## BEGIN MATERIAL FOR THIS EXERCISE

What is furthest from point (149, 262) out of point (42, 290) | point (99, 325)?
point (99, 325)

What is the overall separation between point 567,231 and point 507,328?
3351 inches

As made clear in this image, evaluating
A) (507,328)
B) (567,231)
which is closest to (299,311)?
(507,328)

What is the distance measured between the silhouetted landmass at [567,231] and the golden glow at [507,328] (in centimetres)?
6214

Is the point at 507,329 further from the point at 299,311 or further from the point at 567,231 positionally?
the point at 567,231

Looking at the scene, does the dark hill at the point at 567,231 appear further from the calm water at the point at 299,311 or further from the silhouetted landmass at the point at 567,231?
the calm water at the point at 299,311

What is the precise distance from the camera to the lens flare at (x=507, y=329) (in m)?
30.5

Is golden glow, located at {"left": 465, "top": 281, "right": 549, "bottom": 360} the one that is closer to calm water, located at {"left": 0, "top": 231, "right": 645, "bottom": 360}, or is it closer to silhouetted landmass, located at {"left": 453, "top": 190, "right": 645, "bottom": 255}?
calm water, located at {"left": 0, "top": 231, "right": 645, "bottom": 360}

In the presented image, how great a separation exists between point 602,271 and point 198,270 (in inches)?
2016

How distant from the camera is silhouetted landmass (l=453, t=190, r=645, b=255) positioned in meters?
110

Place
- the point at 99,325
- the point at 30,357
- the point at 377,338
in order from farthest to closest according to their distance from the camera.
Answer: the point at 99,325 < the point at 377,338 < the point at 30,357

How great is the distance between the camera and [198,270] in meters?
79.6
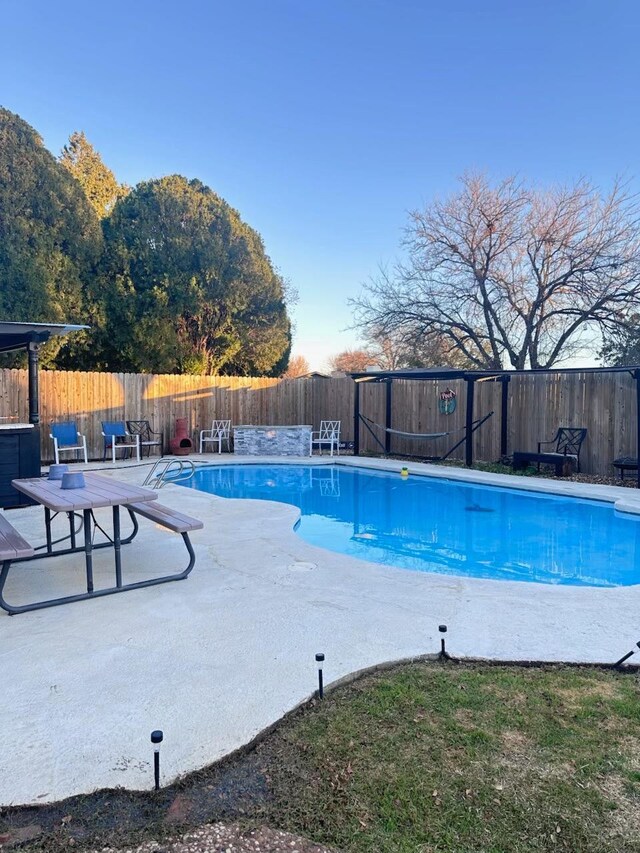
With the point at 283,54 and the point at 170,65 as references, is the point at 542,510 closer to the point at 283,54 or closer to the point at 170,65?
the point at 283,54

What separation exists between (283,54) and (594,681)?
37.9 ft

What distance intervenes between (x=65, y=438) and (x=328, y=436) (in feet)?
19.4

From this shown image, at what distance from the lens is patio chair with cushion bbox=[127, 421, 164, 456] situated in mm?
12211

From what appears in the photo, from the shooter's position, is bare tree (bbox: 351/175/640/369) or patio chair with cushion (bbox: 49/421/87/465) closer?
patio chair with cushion (bbox: 49/421/87/465)

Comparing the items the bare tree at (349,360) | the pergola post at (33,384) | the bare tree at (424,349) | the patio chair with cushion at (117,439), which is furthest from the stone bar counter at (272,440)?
the bare tree at (349,360)

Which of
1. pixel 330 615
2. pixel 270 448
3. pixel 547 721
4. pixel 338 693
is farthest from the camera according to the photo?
pixel 270 448

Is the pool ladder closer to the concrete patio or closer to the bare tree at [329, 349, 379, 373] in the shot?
the concrete patio

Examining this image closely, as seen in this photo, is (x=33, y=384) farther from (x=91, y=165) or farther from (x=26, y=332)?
(x=91, y=165)

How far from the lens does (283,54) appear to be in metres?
10.4

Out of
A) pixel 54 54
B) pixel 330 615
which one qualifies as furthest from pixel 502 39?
pixel 330 615

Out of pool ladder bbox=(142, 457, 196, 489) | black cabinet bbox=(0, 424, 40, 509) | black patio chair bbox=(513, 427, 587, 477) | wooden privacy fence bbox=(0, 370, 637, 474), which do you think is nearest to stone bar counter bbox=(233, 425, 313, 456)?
wooden privacy fence bbox=(0, 370, 637, 474)

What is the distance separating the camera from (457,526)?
698 centimetres

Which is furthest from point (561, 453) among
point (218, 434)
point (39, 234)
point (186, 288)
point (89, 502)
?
point (39, 234)

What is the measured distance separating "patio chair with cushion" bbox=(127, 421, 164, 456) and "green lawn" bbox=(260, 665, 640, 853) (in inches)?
416
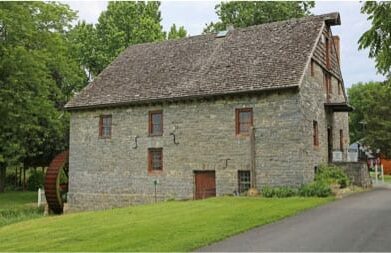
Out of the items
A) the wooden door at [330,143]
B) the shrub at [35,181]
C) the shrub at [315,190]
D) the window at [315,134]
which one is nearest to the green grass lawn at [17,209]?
the shrub at [35,181]

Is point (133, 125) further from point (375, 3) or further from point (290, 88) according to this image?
point (375, 3)

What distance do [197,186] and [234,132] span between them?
3198mm

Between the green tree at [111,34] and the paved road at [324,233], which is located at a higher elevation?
the green tree at [111,34]

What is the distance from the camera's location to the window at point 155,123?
78.9ft

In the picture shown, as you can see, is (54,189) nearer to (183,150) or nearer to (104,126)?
(104,126)

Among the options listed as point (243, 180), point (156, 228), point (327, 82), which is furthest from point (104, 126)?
point (156, 228)

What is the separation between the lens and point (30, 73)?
92.0 feet

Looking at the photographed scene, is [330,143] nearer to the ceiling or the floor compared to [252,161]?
nearer to the ceiling

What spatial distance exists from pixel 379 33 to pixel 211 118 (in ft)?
44.1

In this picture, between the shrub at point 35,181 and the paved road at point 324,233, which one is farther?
the shrub at point 35,181

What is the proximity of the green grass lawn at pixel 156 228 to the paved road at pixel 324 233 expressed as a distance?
0.54 m

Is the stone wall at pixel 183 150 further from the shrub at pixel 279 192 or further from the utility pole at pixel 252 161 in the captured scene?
the shrub at pixel 279 192

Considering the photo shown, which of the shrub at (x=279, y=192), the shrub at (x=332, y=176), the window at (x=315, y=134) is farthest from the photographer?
the window at (x=315, y=134)

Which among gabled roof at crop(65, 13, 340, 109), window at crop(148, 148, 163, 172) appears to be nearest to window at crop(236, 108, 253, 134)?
gabled roof at crop(65, 13, 340, 109)
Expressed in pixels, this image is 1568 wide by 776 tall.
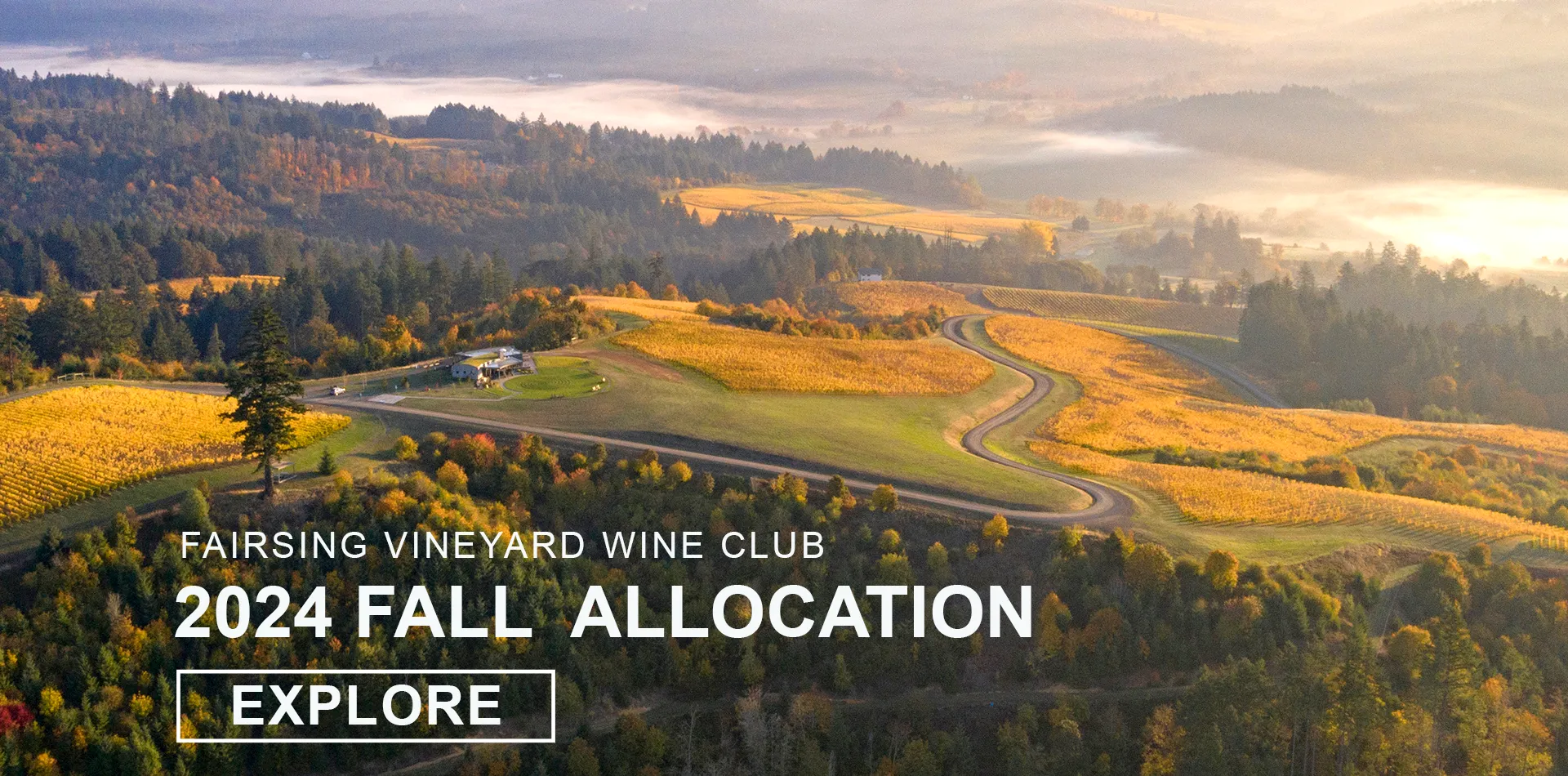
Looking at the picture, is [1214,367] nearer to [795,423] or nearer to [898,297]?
[898,297]

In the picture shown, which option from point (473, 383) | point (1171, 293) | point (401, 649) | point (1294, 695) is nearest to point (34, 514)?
point (401, 649)

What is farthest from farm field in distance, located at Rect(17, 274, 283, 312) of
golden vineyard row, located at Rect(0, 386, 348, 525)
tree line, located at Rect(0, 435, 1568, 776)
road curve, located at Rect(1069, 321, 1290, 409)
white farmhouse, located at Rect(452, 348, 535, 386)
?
road curve, located at Rect(1069, 321, 1290, 409)

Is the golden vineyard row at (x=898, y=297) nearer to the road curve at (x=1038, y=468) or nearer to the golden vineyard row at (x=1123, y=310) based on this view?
the golden vineyard row at (x=1123, y=310)

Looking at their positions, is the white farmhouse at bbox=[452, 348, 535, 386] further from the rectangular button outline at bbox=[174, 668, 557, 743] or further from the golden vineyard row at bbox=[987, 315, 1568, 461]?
the golden vineyard row at bbox=[987, 315, 1568, 461]

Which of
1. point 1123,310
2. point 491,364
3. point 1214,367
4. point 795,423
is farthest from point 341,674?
point 1123,310

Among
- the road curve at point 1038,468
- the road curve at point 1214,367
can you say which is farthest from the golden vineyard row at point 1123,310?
the road curve at point 1038,468

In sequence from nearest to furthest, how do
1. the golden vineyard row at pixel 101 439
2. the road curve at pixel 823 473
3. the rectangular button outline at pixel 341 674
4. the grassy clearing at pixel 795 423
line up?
1. the rectangular button outline at pixel 341 674
2. the golden vineyard row at pixel 101 439
3. the road curve at pixel 823 473
4. the grassy clearing at pixel 795 423
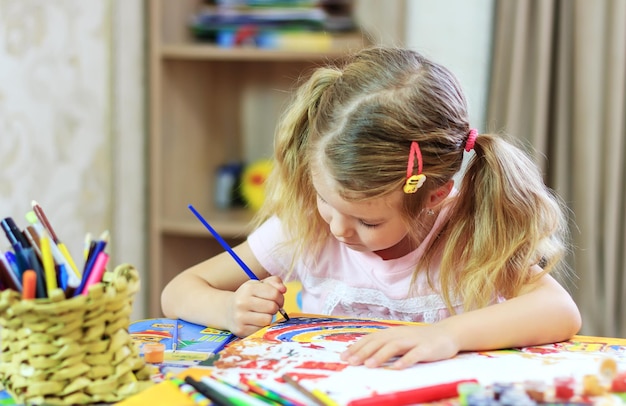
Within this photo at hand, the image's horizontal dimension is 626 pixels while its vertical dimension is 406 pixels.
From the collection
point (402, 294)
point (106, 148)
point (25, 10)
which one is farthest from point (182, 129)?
point (402, 294)

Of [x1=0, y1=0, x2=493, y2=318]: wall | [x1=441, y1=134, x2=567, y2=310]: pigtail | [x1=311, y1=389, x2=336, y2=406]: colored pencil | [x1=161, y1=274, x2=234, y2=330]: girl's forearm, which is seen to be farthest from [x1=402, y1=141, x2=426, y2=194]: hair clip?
[x1=0, y1=0, x2=493, y2=318]: wall

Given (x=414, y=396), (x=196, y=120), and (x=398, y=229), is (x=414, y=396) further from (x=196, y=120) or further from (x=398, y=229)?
(x=196, y=120)

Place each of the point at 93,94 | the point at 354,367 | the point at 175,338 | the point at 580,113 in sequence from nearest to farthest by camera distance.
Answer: the point at 354,367 < the point at 175,338 < the point at 580,113 < the point at 93,94

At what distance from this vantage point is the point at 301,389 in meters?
0.73

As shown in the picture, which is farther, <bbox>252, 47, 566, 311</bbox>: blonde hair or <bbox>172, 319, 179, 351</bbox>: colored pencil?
<bbox>252, 47, 566, 311</bbox>: blonde hair

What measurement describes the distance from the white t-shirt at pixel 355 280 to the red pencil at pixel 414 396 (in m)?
0.41

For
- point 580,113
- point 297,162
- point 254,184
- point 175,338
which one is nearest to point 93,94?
point 254,184

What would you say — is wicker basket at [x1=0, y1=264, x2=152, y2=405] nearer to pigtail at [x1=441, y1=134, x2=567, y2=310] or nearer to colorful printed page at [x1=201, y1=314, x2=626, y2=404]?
colorful printed page at [x1=201, y1=314, x2=626, y2=404]

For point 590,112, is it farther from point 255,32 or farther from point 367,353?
point 367,353

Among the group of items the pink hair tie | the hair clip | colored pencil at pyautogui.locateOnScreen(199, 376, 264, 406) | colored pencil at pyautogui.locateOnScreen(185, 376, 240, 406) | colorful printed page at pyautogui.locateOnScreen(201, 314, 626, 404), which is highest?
the pink hair tie

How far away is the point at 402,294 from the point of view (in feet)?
3.92

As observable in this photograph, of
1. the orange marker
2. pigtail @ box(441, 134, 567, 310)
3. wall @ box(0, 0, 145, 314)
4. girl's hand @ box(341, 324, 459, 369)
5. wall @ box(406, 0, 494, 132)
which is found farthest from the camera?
wall @ box(406, 0, 494, 132)

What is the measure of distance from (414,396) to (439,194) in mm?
425

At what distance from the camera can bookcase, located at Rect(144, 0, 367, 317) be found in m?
2.08
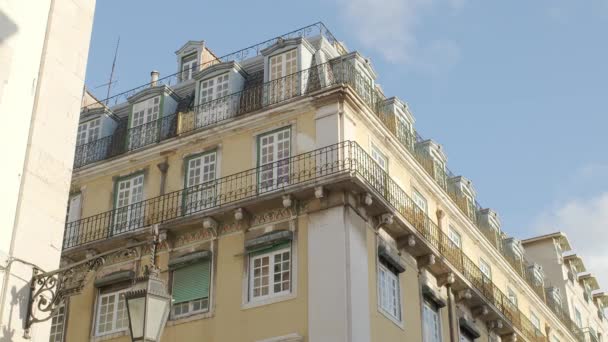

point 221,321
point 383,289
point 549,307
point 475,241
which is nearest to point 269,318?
point 221,321

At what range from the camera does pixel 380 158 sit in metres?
25.9

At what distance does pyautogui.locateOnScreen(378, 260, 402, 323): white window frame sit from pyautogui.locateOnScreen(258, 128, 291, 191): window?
3.27 metres

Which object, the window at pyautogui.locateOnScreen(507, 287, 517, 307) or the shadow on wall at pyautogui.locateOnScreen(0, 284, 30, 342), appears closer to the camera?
the shadow on wall at pyautogui.locateOnScreen(0, 284, 30, 342)

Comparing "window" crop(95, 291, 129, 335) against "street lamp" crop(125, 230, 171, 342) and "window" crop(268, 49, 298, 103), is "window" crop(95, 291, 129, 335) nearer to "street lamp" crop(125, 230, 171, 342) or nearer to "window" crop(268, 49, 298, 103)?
"window" crop(268, 49, 298, 103)

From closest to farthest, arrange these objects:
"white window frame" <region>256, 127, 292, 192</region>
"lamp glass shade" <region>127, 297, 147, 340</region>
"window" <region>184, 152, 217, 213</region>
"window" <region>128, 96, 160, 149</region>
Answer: "lamp glass shade" <region>127, 297, 147, 340</region>, "white window frame" <region>256, 127, 292, 192</region>, "window" <region>184, 152, 217, 213</region>, "window" <region>128, 96, 160, 149</region>

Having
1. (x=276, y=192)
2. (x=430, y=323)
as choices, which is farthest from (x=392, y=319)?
(x=276, y=192)

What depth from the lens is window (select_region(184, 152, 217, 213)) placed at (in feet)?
82.2

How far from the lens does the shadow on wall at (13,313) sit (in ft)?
34.3

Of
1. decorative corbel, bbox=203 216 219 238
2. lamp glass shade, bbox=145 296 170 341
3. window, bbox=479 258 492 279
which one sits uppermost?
window, bbox=479 258 492 279

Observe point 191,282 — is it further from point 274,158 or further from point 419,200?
point 419,200

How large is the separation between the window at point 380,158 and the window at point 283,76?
8.67 feet

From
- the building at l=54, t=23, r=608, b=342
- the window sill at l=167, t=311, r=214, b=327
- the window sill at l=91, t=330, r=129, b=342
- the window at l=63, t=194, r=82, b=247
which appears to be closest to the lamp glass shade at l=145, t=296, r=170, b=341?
the building at l=54, t=23, r=608, b=342

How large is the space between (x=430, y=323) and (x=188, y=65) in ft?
37.3

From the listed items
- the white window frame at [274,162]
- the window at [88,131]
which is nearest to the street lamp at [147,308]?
the white window frame at [274,162]
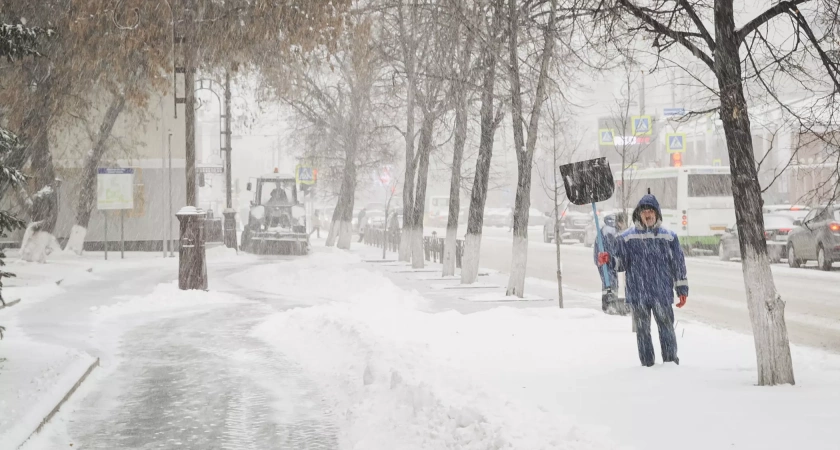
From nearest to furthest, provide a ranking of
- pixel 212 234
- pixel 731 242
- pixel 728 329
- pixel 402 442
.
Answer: pixel 402 442 → pixel 728 329 → pixel 731 242 → pixel 212 234

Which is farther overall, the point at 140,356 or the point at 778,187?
the point at 778,187

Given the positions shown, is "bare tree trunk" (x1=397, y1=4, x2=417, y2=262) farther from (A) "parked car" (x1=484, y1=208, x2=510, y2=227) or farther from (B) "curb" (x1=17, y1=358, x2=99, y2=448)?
(A) "parked car" (x1=484, y1=208, x2=510, y2=227)

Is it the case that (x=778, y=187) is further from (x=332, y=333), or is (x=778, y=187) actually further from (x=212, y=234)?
(x=332, y=333)

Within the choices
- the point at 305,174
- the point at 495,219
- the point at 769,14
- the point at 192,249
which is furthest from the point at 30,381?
the point at 495,219

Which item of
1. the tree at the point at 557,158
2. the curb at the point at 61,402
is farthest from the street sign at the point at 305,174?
the curb at the point at 61,402

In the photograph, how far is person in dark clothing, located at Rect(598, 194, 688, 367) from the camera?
914cm

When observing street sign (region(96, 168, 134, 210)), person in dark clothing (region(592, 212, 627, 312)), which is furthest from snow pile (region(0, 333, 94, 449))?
street sign (region(96, 168, 134, 210))

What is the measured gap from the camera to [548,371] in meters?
9.78

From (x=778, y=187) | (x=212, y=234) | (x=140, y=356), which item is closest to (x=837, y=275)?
(x=140, y=356)

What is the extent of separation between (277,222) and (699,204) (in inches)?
686

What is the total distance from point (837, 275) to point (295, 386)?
18.3 m

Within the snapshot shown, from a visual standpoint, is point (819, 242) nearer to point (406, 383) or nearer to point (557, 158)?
point (557, 158)

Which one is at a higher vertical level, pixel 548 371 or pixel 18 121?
pixel 18 121

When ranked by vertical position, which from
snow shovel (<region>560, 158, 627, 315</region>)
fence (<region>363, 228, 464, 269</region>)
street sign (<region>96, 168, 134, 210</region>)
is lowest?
fence (<region>363, 228, 464, 269</region>)
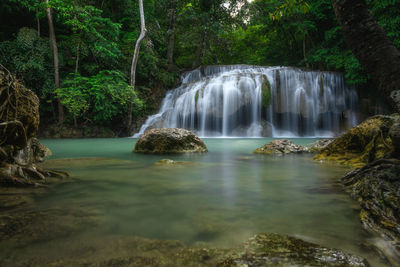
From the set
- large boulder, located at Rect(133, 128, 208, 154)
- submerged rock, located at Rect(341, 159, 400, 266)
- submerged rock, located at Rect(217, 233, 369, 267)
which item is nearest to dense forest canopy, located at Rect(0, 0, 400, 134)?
large boulder, located at Rect(133, 128, 208, 154)

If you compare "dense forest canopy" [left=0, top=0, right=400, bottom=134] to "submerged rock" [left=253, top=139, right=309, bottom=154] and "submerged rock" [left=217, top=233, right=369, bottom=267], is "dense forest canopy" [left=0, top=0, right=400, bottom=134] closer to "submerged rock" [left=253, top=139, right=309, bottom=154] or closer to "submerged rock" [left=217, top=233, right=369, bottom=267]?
"submerged rock" [left=253, top=139, right=309, bottom=154]

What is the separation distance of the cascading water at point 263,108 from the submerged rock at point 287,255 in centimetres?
1262

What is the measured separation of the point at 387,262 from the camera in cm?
103

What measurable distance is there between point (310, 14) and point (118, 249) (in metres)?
22.4

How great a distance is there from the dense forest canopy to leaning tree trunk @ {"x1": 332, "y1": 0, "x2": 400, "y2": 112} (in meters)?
6.53

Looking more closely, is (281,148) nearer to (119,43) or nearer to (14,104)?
(14,104)

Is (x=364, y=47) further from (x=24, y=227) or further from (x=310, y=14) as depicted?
(x=310, y=14)

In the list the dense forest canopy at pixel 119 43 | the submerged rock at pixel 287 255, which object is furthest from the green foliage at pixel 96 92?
the submerged rock at pixel 287 255

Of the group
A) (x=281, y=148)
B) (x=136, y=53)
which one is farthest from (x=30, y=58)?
(x=281, y=148)

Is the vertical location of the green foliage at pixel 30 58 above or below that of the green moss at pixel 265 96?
above

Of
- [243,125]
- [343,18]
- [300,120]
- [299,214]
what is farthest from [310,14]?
[299,214]

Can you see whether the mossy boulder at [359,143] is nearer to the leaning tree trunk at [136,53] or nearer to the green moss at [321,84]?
the leaning tree trunk at [136,53]

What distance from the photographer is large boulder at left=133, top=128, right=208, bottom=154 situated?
5719mm

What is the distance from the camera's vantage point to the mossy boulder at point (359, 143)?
3494 mm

## END MATERIAL FOR THIS EXERCISE

§ STATED PROBLEM: Beginning at the line that holds "Looking more closely, is", reproduce each line of the records above down to and including the last one.

§ REPLY TO THE TASK:
Looking more closely, is (281,148) nearer to (119,43) or nearer to (14,104)?
(14,104)

Is (x=364, y=47) further from (x=24, y=227) or further from (x=310, y=14) as depicted?
(x=310, y=14)

In the list the dense forest canopy at pixel 119 43 | the submerged rock at pixel 287 255, which object is furthest from the green foliage at pixel 96 92?
the submerged rock at pixel 287 255

Of the group
A) (x=281, y=148)
B) (x=136, y=53)
which one is farthest from (x=30, y=58)?
(x=281, y=148)

Is the vertical location of the green foliage at pixel 30 58 above or below that of the green moss at pixel 265 96?
above

Of
- [243,125]
- [343,18]
- [300,120]
- [299,214]
what is farthest from [310,14]?
[299,214]

Can you see whether the mossy boulder at [359,143] is nearer to the leaning tree trunk at [136,53] or nearer to the green moss at [321,84]?
the leaning tree trunk at [136,53]

What distance from the photographer is large boulder at left=133, top=128, right=208, bottom=154 situated?
5719mm

What is the distance from the camera's vantage point to the mossy boulder at point (359, 143)?
3494 mm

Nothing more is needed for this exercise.